All of this means – REAL TIME COMPUTATION in a CENTRALIZED SERVER.

Google maps, Instagram feeds etc suggestions improve as the data guzzling increases. All of this data is private, sensitive data of users. And this is all stored in centralised servers which possess a grave security risk. All Traditional ML applications work on a very simple logic, i.e –  the more data you feed it, the more accurate it gets, the better and more personalised results it returns. If not built by training on large user data, these often result in poor and personalised results. This leads to less adaptability of the new applications by the user community.

Incomes Federated Learning to the rescue – 

  1. Federated learning solutions start by training a generic machine learning model in a centrally located server, this model is not personalized but acts as a baseline to start with.
  2. The server now sends this model to user devices  also known as clients 
  3. As client systems generate data, local models learn and get better with time.
  4. Periodically the clients now send their learnings to the server without exposing the critical data. This is achieved via encryption.
  5. The server now factors in the delta learned by the clients and recomputes the model again and shares the model with clients.
  6. The iteration now continues and with each passing iteration, the prediction only improves.

Difference between Machine learning and federated learning ?

Machine learning involves a data pipeline that uses a central server which hosts the trained model to make predictions. The data collection by local devices are sent back to the server for processing and subsequently returned back to devices. This round-trip limits the models ability to learn real-time,
Whereas, In Federated learning,  downloads the current model and computes an updated model at the device itself using local data.
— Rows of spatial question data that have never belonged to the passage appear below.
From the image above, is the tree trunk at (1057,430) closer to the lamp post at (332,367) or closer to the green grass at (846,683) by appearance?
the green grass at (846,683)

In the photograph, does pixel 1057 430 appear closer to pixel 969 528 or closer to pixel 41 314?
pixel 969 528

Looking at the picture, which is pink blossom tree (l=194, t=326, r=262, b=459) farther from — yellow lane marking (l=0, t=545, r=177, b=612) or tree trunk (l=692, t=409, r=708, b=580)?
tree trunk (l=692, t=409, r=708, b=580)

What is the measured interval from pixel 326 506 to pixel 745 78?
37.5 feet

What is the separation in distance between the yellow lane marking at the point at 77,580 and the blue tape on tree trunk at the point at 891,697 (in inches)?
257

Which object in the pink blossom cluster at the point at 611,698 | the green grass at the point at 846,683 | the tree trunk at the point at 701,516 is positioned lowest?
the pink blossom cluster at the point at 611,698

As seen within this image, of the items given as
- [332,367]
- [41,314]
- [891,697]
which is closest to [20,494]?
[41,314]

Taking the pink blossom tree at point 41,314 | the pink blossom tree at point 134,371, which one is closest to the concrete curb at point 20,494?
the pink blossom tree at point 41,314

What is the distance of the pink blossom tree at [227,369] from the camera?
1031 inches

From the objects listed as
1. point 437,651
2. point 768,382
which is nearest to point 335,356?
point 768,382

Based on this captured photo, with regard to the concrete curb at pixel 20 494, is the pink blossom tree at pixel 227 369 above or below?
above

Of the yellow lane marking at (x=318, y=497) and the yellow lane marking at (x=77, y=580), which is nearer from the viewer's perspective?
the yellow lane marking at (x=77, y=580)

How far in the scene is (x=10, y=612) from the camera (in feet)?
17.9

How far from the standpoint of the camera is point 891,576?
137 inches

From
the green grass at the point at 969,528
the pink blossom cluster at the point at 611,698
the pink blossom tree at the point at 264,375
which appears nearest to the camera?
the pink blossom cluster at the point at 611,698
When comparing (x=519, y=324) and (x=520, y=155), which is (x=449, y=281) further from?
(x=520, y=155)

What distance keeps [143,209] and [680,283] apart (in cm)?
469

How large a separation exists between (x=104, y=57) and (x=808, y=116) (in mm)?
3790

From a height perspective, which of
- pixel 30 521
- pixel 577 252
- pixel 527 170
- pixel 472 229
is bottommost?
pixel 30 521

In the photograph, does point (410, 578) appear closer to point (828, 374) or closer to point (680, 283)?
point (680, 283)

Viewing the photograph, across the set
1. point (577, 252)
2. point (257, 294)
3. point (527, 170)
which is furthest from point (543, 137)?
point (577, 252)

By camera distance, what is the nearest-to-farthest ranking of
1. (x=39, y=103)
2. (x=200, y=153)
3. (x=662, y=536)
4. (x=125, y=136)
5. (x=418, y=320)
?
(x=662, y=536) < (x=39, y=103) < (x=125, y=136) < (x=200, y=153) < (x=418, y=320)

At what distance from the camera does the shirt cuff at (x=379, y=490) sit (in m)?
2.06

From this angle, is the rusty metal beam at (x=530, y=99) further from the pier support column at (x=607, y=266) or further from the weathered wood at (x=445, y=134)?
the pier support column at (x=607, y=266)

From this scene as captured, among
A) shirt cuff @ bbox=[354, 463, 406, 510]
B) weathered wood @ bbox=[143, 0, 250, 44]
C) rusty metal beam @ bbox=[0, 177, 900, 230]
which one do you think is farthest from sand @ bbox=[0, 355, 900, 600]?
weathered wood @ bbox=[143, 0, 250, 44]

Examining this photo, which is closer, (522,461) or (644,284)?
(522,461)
These locally trained models are then sent from the devices back to the central server where they are aggregated, i.e. averaging weights, and then a single consolidated and improved global model is sent back to the devices.

Core challengers in Federated learning : 

  1. Expensive communication : Communication is a critical bottleneck in federated networks, which, coupled with privacy concerns over sending raw data, necessitates that data generated on each device remain local.
  2. Systems Heterogeneity : The storage, computational, and communication capabilities of each device in federated networks may differ due to variability in hardware (CPU, memory), network connectivity (3G, 4G, 5G, wifi), and power (battery level). 
  3. Statistical Heterogeneity : The storage, computational, and communication capabilities of each device in federated networks may differ due to variability in hardware (CPU, memory), network connectivity (3G, 4G, 5G, wifi), and power (battery level). 
  4. Privacy Concerns : communicating model updates throughout the training process can nonetheless reveal sensitive information, either to a third-party, or to the central server.